• _SET EXERCISE_
Find every line in the dataset rows that contains the string "instances", and copy each of those lines.

Dataset rows:

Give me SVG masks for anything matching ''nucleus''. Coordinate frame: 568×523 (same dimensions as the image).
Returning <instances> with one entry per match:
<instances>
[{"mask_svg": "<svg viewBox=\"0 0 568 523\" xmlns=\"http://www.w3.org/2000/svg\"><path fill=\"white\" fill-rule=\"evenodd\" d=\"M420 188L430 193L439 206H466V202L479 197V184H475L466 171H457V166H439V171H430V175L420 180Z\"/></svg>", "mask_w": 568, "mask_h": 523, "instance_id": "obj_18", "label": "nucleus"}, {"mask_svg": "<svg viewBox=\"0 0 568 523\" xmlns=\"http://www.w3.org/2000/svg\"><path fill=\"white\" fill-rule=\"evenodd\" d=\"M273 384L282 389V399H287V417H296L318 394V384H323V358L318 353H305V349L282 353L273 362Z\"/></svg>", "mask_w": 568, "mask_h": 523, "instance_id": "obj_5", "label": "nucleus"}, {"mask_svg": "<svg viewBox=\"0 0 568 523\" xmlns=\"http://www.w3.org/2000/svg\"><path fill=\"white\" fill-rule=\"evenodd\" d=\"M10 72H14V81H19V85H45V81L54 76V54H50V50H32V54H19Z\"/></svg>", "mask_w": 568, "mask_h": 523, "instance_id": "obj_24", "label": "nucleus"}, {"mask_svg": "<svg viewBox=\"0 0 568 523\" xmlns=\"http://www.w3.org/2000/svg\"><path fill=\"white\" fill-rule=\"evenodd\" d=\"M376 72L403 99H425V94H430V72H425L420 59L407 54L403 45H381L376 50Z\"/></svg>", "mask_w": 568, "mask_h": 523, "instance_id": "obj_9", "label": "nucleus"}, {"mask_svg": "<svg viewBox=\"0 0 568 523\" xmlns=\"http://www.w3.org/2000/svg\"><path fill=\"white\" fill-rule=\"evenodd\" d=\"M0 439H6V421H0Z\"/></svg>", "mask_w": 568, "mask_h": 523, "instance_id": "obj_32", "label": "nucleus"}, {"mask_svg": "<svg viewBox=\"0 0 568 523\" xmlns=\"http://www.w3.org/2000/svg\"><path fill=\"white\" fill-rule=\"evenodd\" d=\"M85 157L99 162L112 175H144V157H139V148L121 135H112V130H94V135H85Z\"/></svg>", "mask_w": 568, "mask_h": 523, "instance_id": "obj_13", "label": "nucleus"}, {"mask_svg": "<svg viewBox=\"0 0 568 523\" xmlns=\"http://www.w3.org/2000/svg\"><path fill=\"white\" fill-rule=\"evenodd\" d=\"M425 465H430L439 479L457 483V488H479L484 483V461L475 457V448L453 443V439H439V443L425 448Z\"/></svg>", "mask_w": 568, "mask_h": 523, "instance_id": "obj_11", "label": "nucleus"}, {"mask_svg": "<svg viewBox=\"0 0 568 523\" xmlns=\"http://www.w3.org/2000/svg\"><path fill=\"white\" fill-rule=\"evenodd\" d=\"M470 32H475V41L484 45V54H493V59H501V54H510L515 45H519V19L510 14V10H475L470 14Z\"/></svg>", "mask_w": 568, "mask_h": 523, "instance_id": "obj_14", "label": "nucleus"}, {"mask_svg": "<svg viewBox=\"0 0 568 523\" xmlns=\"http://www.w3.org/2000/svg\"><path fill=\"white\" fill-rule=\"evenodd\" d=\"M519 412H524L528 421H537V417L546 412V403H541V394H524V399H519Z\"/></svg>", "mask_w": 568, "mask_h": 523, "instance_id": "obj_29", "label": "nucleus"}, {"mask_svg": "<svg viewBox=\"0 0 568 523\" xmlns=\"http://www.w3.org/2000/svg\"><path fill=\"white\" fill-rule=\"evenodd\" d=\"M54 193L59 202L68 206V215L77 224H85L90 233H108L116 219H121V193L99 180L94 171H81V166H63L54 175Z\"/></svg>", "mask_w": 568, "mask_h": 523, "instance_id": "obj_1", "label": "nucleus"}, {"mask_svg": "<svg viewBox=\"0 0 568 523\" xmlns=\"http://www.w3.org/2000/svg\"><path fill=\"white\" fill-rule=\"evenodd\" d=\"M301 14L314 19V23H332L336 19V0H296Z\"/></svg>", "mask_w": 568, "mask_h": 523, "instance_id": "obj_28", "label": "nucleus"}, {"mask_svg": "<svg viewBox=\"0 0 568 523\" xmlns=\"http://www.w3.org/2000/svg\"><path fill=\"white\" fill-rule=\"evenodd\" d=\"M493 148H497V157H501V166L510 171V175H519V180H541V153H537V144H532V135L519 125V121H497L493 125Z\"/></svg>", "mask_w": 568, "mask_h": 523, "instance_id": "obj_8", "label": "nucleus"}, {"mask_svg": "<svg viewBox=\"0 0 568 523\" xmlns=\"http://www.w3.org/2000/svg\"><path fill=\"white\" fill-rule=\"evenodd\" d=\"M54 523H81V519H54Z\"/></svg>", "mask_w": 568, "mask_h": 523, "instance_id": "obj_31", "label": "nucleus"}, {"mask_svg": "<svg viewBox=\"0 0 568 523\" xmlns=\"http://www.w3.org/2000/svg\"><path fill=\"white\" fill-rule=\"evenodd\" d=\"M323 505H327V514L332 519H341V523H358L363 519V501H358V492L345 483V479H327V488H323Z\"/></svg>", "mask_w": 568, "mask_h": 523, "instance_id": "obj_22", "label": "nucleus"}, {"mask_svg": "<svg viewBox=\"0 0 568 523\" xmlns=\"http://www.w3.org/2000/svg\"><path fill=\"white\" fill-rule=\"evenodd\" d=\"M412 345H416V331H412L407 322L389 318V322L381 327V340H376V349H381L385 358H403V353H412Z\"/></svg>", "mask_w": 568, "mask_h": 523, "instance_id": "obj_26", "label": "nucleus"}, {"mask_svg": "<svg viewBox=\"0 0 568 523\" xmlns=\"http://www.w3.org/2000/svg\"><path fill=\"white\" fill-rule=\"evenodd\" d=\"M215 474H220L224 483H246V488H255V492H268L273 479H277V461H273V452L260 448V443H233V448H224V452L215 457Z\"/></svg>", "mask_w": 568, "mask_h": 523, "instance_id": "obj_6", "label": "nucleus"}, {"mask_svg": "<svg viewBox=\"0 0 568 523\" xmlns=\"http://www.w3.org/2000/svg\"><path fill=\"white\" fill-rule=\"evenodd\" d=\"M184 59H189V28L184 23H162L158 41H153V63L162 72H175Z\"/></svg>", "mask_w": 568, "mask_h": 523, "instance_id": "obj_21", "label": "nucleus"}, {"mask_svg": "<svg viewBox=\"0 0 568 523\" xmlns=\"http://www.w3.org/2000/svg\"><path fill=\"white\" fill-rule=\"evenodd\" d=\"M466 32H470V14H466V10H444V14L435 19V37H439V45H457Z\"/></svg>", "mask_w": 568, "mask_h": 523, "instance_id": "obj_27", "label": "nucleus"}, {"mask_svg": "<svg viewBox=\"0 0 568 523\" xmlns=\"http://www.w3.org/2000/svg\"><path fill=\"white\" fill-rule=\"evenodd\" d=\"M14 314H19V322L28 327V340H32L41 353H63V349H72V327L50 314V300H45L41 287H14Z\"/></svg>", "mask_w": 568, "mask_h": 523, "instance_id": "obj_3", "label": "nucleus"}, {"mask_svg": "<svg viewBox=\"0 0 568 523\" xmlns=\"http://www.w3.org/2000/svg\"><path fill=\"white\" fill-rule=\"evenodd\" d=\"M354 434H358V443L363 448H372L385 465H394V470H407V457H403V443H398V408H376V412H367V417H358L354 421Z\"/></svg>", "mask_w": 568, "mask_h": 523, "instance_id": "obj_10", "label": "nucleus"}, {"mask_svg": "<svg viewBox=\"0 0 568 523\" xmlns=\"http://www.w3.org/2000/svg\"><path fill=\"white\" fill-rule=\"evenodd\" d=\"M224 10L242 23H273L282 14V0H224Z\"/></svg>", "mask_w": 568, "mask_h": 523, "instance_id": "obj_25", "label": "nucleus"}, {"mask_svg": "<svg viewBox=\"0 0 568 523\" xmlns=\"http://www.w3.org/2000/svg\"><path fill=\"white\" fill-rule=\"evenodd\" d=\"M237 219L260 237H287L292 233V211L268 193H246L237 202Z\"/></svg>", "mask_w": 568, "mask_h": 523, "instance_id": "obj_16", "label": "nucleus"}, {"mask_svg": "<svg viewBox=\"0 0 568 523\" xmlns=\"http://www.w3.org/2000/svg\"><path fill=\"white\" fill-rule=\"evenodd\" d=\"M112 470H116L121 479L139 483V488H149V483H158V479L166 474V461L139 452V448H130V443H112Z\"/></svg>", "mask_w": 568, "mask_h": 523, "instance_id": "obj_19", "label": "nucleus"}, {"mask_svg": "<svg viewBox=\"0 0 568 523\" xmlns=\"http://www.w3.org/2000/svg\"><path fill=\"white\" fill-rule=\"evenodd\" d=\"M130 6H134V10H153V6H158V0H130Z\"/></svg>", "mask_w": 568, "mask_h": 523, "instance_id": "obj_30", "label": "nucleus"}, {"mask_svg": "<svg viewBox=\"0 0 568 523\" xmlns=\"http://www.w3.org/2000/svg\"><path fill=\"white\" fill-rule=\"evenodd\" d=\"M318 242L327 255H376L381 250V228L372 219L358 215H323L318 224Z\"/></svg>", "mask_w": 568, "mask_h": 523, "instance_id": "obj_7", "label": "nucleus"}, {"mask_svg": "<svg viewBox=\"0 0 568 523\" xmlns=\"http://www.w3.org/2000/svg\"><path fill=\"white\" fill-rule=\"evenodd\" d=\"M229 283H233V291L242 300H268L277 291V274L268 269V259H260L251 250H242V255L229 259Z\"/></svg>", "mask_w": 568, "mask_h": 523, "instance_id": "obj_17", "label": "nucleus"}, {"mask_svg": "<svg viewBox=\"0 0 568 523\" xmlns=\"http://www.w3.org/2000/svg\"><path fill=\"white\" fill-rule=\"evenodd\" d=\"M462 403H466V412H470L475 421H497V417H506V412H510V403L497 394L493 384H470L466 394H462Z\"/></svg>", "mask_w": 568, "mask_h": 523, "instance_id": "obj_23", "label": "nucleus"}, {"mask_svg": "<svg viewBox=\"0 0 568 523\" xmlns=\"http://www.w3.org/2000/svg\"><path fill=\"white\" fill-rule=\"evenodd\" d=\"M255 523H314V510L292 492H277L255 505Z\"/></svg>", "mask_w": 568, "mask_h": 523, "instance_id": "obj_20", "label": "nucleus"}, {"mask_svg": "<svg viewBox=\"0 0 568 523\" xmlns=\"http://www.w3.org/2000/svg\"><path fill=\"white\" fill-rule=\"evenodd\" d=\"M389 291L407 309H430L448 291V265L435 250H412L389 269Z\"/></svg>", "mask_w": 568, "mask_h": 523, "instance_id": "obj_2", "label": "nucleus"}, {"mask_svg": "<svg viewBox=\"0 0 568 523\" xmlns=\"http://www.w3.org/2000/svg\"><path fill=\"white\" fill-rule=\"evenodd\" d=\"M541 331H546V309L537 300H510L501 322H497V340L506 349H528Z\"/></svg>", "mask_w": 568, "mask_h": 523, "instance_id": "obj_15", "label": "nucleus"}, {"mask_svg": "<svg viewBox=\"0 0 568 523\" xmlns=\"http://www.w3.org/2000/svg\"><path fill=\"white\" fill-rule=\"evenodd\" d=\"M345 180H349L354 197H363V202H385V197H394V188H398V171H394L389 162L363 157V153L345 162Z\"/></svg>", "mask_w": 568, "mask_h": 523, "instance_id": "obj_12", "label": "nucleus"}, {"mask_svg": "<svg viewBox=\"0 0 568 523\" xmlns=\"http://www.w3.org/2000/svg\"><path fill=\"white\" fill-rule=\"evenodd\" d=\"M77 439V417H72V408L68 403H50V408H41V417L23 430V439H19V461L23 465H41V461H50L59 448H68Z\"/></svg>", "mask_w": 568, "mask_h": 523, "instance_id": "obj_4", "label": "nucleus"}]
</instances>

• _OUTPUT BELOW_
Returning <instances> with one entry per match:
<instances>
</instances>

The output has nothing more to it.